As a reporter, I regularly listen to my voice in recorded interviews. I recently noticed a few vowels and words that come out differently than they used to.

I grew up in Minnesota, learning to speak with emphasized and flat-sounding vowels. “Ope, sorry” was the standard apology for bumping into someone in public.

In eighth grade, I moved to North Dakota. I think the North Dakota accent is pretty similar to Minnesota’s. One major difference I noticed was in the
word “bison.”

Instead of saying it with an “s” sound, North Dakotans say “bizon.”

When I worked summers in western North Dakota, I adjusted to say saying “bison” with an “s” sound again, because often tourists wouldn’t know what I was talking about otherwise.

I also picked up using the word “y’all” from my coworkers from South Carolina and Missouri.

Now, the word “ten” sounds more like “tin,” sounding more southern, yet I still say “bag” more like “beg,” like a Minnesotan.

I also recently caught myself saying, “my car needs washed,” instead of “my car needs to be washed.”

All this to say, I am pretty sure I have acquired a number of accents and expressions from different locations.

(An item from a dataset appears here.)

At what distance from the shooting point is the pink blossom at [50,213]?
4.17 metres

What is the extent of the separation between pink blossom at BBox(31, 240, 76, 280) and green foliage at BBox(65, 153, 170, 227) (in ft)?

For a while I have been wondering why I subconsciously seem to pick up the accents of other people, yet theirs’ seem to stay the same.

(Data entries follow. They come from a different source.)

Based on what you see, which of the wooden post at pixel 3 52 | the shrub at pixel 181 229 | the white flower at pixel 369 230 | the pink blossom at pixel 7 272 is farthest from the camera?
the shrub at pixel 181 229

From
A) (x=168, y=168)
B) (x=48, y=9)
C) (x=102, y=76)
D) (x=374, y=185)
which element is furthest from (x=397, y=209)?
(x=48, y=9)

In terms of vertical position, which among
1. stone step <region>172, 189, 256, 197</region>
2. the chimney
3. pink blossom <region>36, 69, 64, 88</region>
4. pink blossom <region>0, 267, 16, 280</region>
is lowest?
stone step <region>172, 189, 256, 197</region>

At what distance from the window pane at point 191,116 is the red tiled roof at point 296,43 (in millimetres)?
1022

The collection of literature on the subject suggests I am not the only person to have noticed this. We “accent mimics” slip in an out of different ways of speaking. Is it because we are making fun of someone? Does it make us fake? Are we insecure about the way we talk?

Experts say almost always, these accent changes are subconscious. Generally, a group of people who interact with each other will all adopt a similar accent, according to Psychology Today. The more geographically isolated an area is, the more likely they are to adopt accents from other groups.

Now, obviously not everyone in a particular place speaks exactly the same. Psychology Today claims smaller subgroups of accents form, often based on socioeconomic status, ethnicity or social class.

There is no simple explanation for mimicking or adopting the accents of others, but several theories attempt to explain it.

One interpersonal theory I learned about in one of my college courses stated that since humans are innately social, they wish to identify with others in a group. Along with speaking, this includes appearance, facial expressions
and movement.

Further explanation comes from mirror neurons, which were first observed in the 1980s, according to Psychology Today. Mirror neurons show activity both when a person does something and when they watch another person do the same thing. Researchers think they play a large role in learning understanding, speech evolution and empathy.

These neurons, according to Psychology Today, are thought to be responsible for an assortment of social and cognitive behaviors.

A psychosocial concept called “the chameleon effect” asserts we mimic those around us (without realizing it) because it makes them relate more to us and like us better.

Many people, however, do not adopt the accents and mannerisms of those they are speaking with. This happens for people who look to set themselves apart or establish authority. For example, a young teacher might prevent themselves from mirroring the speech patterns of their students.

If we perceive someone to have more power or status in a social interaction, our behavior is more likely to adopt to theirs,’ and vice versa.

Studies also show the older people get, the less likely they are to notice accent differences and adopt them. This is called phonological deafness.